On browder spectrum and quasisimilarity of some classes of operators in hilbert spaces

Abstract

The spectrum of operators and quasisimilarity on classes of operators in Hilbert Spaces has been extensively studied. It has been shown that quasisimilarity on m-hyponormal, w hyponormal and (p,k) quasihyponormal operators have equal spectrum, equal Essential Spectrum and equal Weyl Spectrum. However, the consideration of equality of the Browder spectrum for such operators together with quasisimilarity has not been done. Therefore, this study considered the properties of Browder spectrum and quasisimilarity on classes of operators such as m-hyponormal, w-hyponormal and (p,k) quasihyponormal operators and established that quasisimilarity preserves normality, hyponormality, m-hyponormality, w-hyponormality, log-hyonormality and (p,k)-quasihyponormality. We also determined the conditions under which quasisimilarity of such operators yields equal Browder spectrum, that, the operators must be quasisimilar and intersected with biquasitriangular operators. In addition, the study determined the relationship of Browder spectrum and Numerical range and established the spectral theory of Browder spectrum.
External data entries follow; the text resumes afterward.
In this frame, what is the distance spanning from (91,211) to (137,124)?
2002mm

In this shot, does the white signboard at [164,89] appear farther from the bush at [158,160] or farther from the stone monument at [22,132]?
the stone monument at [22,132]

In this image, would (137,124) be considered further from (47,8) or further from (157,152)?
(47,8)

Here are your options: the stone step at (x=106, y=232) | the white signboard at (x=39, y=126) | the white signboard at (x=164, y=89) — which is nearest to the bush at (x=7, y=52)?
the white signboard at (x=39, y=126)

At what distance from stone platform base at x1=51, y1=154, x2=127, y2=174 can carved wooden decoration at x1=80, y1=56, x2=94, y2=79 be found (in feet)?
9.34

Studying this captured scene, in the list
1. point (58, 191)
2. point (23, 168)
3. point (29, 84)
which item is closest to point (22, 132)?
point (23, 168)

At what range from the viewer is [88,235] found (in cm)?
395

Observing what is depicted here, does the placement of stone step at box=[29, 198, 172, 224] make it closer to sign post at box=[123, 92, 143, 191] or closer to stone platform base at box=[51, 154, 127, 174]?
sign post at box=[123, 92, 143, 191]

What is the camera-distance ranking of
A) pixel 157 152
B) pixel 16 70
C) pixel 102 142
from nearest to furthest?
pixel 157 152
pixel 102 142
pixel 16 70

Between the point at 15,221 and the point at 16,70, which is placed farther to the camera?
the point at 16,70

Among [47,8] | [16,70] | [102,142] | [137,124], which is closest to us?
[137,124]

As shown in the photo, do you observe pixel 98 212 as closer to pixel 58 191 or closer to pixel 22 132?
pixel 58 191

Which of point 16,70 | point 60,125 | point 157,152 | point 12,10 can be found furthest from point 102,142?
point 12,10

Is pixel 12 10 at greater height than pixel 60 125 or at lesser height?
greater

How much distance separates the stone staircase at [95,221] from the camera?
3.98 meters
Finally, the study established an equivalent relation of Browder spectrum and Single-valued extension property. In achieving this, the properties of normal operators, hyponormal operators, biquasitriangular and spectral properties of classes of operators together with properties of Single-Valued Extension Property (SVEP) and Browder’s theorem were considered. The results that have been established on other equivalence relation on these classes of operators on almost similarity and unitary equivalence were used in comparison. The findings on the Browder spectrum and quasisimilarity of these classes of operators will be useful in other branches of Mathematics and Physics such as differential operators and algebra. The study of the spectrum of operators will be important for ones applying these operators in spectral analysis, algebra, fluid mechanics, quantum mechanics and differential operators for the calculations of wave function and formulation of theory.